(Document extract)

Monthly Archives: May 2015

She Was the Softest Cat in the World

Bella.Header

I recently put down our 19 year old cat. It was terribly hard.  Even though I know it was the right thing to do, I will feel guilty about it forever.

Her name was Bella, but she had many nicknames.  Bella Wella, Pretty Girl, Little Girl, Girlie Girl, Little Punkin, Little Bit of Nothing, Little Miss Sunshine, Sun Bear, and Iddle Biddle Diddle.

She was a medium length hair tortie who had the softest fur in the world.  She had orange stripes hidden on the inside of her front legs, mottled skin on the inside of her ears that reflected the patchwork of fur colors on the outside, tufts of fur that stuck out between the pads of her paws, puffy back leg fur that looked like pantaloons, and a small patch of creamy white on her chest (hence Sun Bear).

I loved to bury my nose in her side and sniff her, because she had a nutty, earthy smell.  Not all cats smell the same.  Julius smells like an old closet.  I don’t like to sniff him so much.

She was always tiny.  At her heaviest she weighed about 8 pounds.  For most of her life she weighed about 5 or 6 pounds.  Towards the end of her life she was 3 to 4 pounds.  I held her over my shoulder and carried her cradled in my arms a lot the last few months of her life.  When she was young I would drape her around my neck like a scarf.

But she was not a cuddly cat.  When I chose her from the litter, I should have been tipped off when she wouldn’t stay in my hand for more than a few seconds.  She would let me hold for a short time, but then would jump away.  She would cuddle in bed at night for 5 or ten minutes, and then jump away.  She was a quirky, freaky little cat, like a lot of torties.

Bella was a bionic jumper.  I found her on top of an open door once.  Perched up there.  Actually, she was kind of stuck.  When we moved into our current house she would jump to the top of an 8 foot tall fence to get into the neighbor’s yard.  I had to fish her out of there a couple of times, thank goodness they were friendly people.

Bella was fiesty.  She lived with big, grey Enzo for 10 years, big, grey Jacque for 2 years, and big, grey and white Julius for 8 years.  Julius weighs 15 pounds.  She was less than a third of his size.  When he started messing with her she would take it for awhile, but if he pushed too hard she would start in on him, and I would come into the room to find him rolled over on his back crying while she dove in to nip him again and again.  When she was very small Enzo used to lick and clean her until she was damp, and then he would start to chew on her.  She learned early not to take any guff from big, grey cats.

She was also stubborn, obtuse and sometimes not terribly bright.  Enzo and Julius were/are my smart cats.  Jacque not so much, evidenced by his running off one night and never making it back.  Bella would jump on the counter, I would take her down, she would jump up, I would take her down.  Rinse and repeat.  When Lisa and Tom were watching her when she was kitten she got her head stuck in a tissue box.  When Mel was watching her she freaked out each and every time she walked past a mirror wall in their house, because she saw the stranger cat in it.  As she got older her stubborn streak became a mile wide.  She got wet food whenever the hell she wanted it, because she would NOT STOP meowing for it.  She never learned the word “No”, which is something smart cats do.  Or maybe she was the really smart cat, and she knew what “No” meant, but just chose to ignore it.

(End Document extract)

• [What the exercise asks] Continue the text about Bella the cat from where it stops.

(Records)

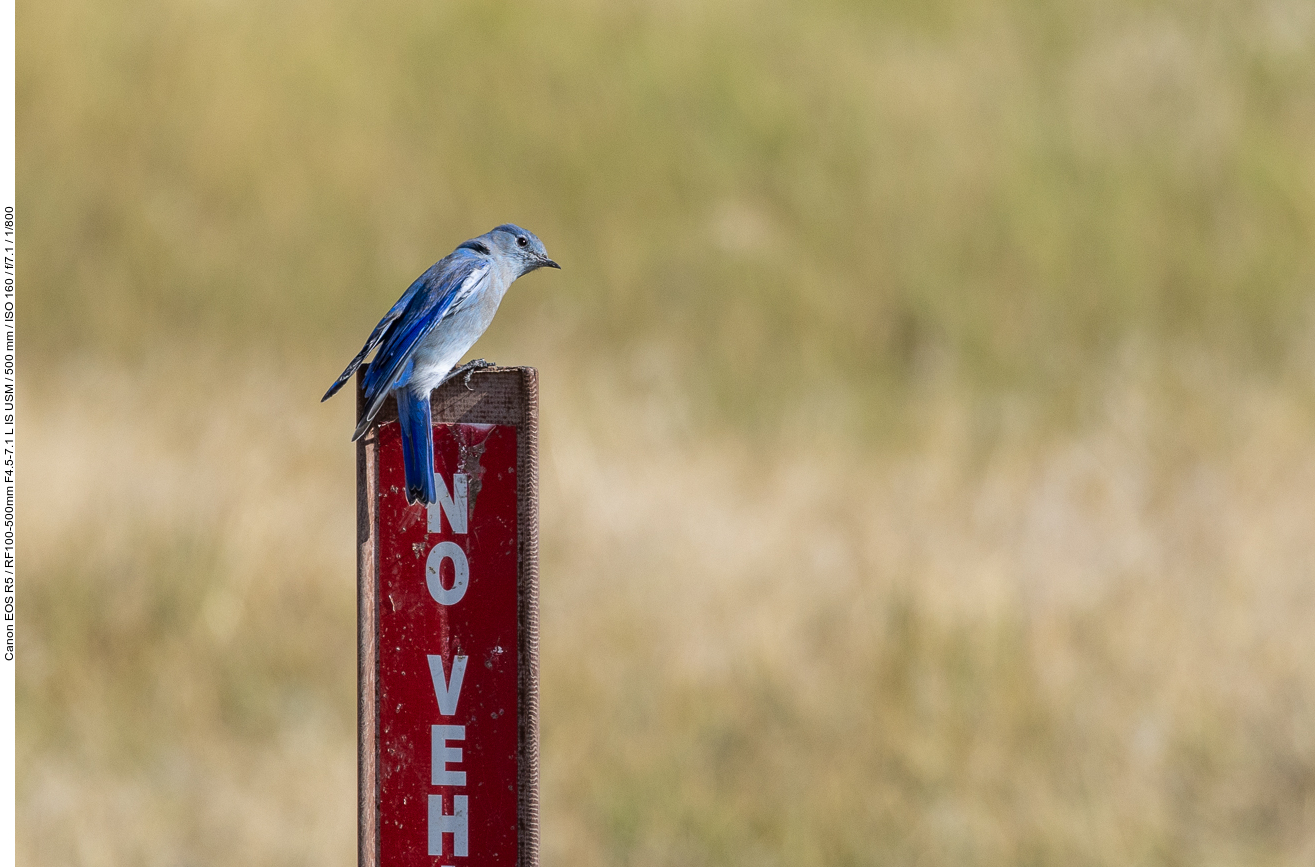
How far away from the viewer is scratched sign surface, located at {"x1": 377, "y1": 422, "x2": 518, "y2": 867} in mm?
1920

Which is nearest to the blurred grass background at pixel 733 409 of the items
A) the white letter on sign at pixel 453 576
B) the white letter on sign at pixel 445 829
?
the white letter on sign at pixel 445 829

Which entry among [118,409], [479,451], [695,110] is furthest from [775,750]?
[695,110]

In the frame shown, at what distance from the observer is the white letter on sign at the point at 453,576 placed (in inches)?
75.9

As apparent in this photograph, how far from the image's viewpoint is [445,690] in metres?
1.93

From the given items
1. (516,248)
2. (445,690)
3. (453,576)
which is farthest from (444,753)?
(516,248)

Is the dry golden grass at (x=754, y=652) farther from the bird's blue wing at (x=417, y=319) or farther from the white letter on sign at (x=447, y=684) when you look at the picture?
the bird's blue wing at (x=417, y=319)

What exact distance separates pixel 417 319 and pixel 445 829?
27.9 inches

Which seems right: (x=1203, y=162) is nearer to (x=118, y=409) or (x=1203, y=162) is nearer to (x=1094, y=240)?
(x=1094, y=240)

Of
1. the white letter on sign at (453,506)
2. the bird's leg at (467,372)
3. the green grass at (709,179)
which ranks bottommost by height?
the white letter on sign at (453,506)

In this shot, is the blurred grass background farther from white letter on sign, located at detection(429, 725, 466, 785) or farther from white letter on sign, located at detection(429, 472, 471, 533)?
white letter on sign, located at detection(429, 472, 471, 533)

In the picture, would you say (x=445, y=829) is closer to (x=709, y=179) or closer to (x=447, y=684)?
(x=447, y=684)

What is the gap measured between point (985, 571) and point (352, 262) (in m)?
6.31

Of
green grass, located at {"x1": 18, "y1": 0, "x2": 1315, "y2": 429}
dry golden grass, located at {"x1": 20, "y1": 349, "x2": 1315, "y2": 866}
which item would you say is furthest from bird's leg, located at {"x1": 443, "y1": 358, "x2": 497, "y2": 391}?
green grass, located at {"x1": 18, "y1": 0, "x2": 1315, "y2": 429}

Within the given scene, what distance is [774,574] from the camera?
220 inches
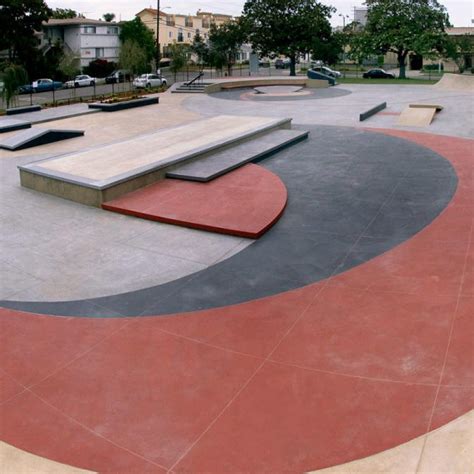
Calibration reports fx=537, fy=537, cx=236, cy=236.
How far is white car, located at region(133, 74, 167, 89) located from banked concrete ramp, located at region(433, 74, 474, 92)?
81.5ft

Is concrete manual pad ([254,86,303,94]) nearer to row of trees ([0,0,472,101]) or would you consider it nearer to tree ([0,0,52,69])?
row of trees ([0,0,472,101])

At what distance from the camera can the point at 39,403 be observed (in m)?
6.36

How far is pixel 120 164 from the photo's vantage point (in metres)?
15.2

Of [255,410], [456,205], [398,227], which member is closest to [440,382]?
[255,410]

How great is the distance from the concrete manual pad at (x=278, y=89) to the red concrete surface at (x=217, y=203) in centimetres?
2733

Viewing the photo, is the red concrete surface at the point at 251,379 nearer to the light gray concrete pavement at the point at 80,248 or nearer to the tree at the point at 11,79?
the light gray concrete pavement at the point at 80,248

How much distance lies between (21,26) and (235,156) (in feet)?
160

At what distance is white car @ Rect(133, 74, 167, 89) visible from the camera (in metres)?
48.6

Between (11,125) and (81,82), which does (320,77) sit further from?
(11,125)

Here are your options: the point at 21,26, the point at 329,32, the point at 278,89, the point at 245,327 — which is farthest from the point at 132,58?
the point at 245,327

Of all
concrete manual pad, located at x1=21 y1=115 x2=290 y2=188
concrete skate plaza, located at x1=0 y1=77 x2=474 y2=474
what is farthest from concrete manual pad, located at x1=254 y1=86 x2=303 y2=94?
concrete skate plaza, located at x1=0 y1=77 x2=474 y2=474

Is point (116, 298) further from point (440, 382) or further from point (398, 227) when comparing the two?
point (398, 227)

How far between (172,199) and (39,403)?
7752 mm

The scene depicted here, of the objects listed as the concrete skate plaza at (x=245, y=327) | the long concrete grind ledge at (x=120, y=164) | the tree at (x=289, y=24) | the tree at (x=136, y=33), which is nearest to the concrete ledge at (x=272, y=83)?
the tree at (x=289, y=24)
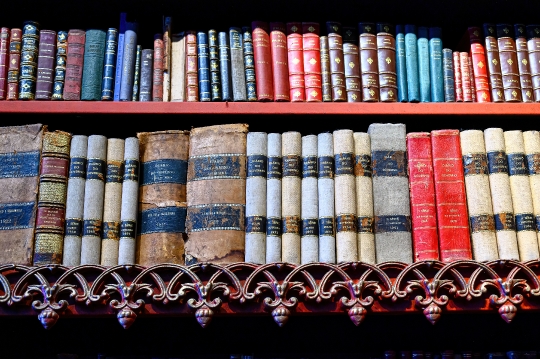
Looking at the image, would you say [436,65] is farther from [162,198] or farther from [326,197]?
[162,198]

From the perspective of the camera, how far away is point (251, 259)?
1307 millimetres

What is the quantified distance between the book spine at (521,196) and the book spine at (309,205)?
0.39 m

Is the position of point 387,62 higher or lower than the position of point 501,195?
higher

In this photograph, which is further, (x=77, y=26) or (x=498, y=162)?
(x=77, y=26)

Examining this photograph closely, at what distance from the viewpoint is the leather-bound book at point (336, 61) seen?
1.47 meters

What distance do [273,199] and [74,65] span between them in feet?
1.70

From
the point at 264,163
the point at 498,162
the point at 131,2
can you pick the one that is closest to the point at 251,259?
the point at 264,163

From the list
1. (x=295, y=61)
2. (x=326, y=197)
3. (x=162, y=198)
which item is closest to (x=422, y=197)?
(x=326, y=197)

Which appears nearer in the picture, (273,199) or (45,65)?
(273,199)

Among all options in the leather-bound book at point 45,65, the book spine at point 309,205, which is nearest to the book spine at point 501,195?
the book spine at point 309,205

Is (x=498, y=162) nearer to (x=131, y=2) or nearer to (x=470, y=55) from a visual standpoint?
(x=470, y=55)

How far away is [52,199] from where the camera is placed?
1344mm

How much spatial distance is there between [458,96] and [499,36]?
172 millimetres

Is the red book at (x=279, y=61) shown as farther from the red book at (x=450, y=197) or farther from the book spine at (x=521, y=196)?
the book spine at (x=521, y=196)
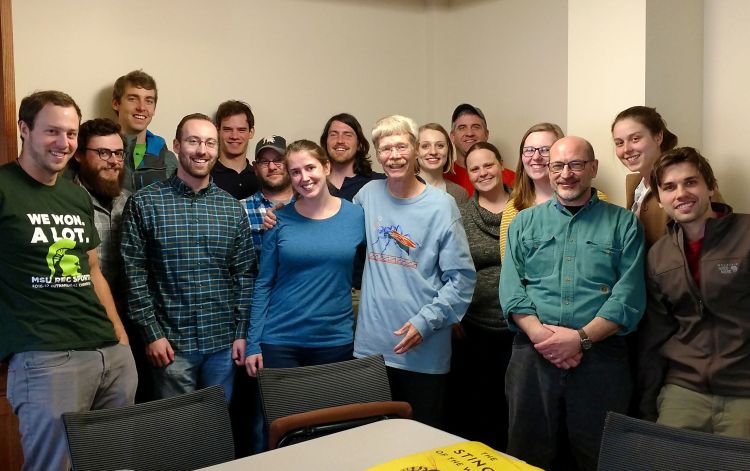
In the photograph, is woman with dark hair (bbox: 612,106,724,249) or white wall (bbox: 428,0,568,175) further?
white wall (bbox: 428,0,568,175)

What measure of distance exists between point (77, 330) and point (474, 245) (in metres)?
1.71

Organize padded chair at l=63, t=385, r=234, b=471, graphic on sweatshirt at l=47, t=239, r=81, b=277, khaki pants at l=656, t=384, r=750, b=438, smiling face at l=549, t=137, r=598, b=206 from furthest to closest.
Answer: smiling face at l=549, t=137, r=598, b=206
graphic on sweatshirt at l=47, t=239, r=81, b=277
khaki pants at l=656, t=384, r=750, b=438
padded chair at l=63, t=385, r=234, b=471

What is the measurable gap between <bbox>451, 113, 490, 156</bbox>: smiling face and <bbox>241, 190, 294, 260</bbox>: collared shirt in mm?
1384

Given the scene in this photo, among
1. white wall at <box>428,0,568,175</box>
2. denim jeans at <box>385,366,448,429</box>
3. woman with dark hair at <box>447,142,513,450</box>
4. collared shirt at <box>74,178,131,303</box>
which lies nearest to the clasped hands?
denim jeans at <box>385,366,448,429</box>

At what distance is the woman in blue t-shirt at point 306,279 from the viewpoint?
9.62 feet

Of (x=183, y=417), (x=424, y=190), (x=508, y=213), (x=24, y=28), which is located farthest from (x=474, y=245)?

(End Records)

• [Reply to the task]
Until the last few years of her life, she had a huge purr.  It was incongruous, coming from such a little body.  Even the tips of her whiskers rumbled when she purred.  But like most things that made Bella Bella, her purr became almost silent.  She, who could leap several times the length of her body straight up into the air, couldn’t jump up onto a chair or climb the stairs.  She became deaf.  She had cataracts and couldn’t see well.  Her right hip was painful and caused her to limp.  She faded.

My eyes are tearing as I write this, because when you live with a pet for 19 years, when you know every little detail about their body and spirit, watching their decline and making the decision to end their life is gut wrenching.  So I tell myself she had a wonderful life, a wonderful family, a wonderful trio of big, grey cats.  We had her cremated, and she is in a little box, on top of a slightly larger box that holds Enzo.  Over the summer we will go to the shelter and look for another little female cat to bring into our home and lives and hearts.  But I miss her.  My little Bella.

The Early Years

Early

The top left is Bella when she was a few weeks old.  She is licking her paw.  She wasn’t the prettiest kitten, she looked more like a scraggly bat.  Enzo would groom her and sleep with her.  He is gnawing on her on the bottom right.  Me with my two besties in the middle.  Bella isn’t the only one who got old!

Fur

A close up of her glorious fur coat, all beautiful earth tones.  She was kind of freaky, especially when she was younger.  You get a sense of that from her wild eyes in the picture on the right.

The Middle Years

Middle

Bella mellowed some with age.  We moved into our current house, and we all enjoyed our expanded indoor and outdoor space.  She loved to sit in pots.  I guess that made her a pot bella cat.

The Later Years

Later

She remained beautiful and healthy, though a lot slower, up until the last year or so.  She went in the yard every day, to sniff the air and sit in the sun.  She slept a lot, and she and I both got creative finding new places for her to nap.

Last Day

Bella on her last morning.  I made a nest for her on the floor downstairs, and during the last week she spent a lot of time curled up in it resting.  Goodbye Miss Bella, you were a good girl.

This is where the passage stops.